The village’s local councillors Mathew Blankley and Francine Haeberling have backed the idea of reopening a train station in Saltford as part of the planned Greater Bristol Metro project. However, local residents have raised concerns that the site of the former station, closed in 1970, is no longer suitable due to the lack of space for parking and problems with access from the busy A4.
A report commissioned by Bath and North East Somerset Council into the feasibility of reopening Saltford Station concluded that its viability depended upon the provision of adequate parking.
As a result, Conservative councillors have pressed B&NES Council’s ruling Liberal Democrat Cabinet to investigate what alternative sites could be used for a new train station in the area. Conservatives have said that the Council should look into what site would be most easily accessible and serve the largest number of people.

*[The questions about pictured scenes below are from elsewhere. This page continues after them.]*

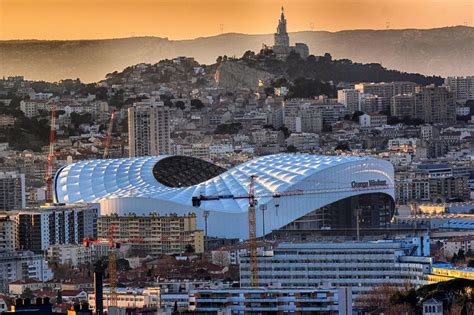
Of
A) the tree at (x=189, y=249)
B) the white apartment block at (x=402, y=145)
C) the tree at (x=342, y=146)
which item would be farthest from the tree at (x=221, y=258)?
the white apartment block at (x=402, y=145)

During the debate on the Council’s Core Strategy development blueprint last week, a Conservative amendment was accepted which called on the Council to investigate all possible locations for a new Saltford Station.
Councillor Francine Haeberling (Cons, Saltford), who moved the amendment at the Council meeting, said:
“The difficulty with the site of the former Saltford station is that it doesn’t have much room for parking and is right on the A4. This would inevitably result in cars parking on nearby residential roads and would require a new junction on the A4 at the bottom of Bath Hill.
“If it proves viable, a new train station for Saltford as part of the new Greater Bristol Metro project would make it quicker and easier for local residents to get into Bristol and Bath and access the national railway network. But we must ensure the plans meet with the approval of local residents.”
Cllr Mathew Blankley (Cons, Saltford) added:
“We don’t have a firm view on where a new station should go, but it should be easily accessible to as many residents as possible whilst causing the least disruption to local residents. We’ve already secured agreement from B&NES that they will consult residents on the plans and hope the Council will now look into what options are available for local people to consider.”